Four months before the start of the Heimtextil trade fair, which will take place in Frankfurt from January 14 to 17, 2025, the organizers invited guests to a preview of the trends for the 25/26 season. “We have been presenting the trends at Heimtextil for over 33 years,” says Olaf Schmidt, Vice President Textiles & Textile Technologies. “We do more than just give simple product recommendations. We want to tell stories and translate them into specific interior design ideas.” For the next edition of the Heimtextil trends, Messe Frankfurt has brought new curators on board who have precisely this aspiration. ‘Textiles are also storytellers,’ says Valentina Ciuffi, co-founder of the Milan-based design platform Alcova, which will curate the trend exhibition. ”They are interwoven with our culture and present in our subconscious.” By this, the design expert means, for example, linguistic influences with metaphors such as “unfolding actions”, “spinning a story”, “weaving in a thought” or “losing the thread”. They also carry memories, reflect identities and document social changes. Schmidt agrees: “It's not just about aesthetics, but also about content that has its finger on the pulse of the times.”

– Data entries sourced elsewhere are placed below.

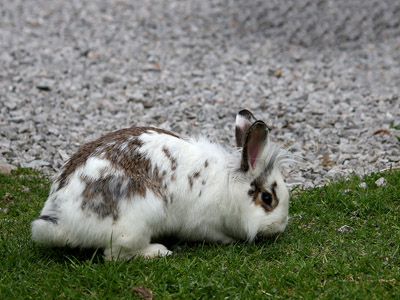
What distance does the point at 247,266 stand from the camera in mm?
4184

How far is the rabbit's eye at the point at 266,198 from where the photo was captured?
4.48 metres

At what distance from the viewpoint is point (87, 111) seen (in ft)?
27.8

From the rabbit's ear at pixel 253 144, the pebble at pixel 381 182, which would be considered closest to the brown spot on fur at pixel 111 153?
the rabbit's ear at pixel 253 144

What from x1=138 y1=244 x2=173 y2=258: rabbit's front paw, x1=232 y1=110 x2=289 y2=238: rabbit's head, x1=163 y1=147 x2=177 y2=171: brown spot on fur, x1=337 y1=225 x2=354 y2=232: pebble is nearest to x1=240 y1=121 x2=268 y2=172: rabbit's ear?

The color palette of the Heimtextil trends 25/26 illustrates this very well: natural, unbleached tones meet dynamic, bright colors. They reflect the tension between tradition and innovation. This contrast is intended to represent an active equilibrium that is constantly evolving – characterized by renewal, growth and a forward-looking vision that goes beyond mere sustainability. This is also what led the experts at Alcova to the title of the upcoming issue, “Future Continuous”. It describes the continuity of trends that begin in the past and extend into the future.
In their analysis, the team first looked at what a trend actually is. The term comes from the Old English “trendern”, which means to turn or rotate. “Trends don't just suddenly appear and then disappear. They rotate cyclically and keep reappearing,” says Ciuffi. If you really want to understand a trend, you always have to look at the past.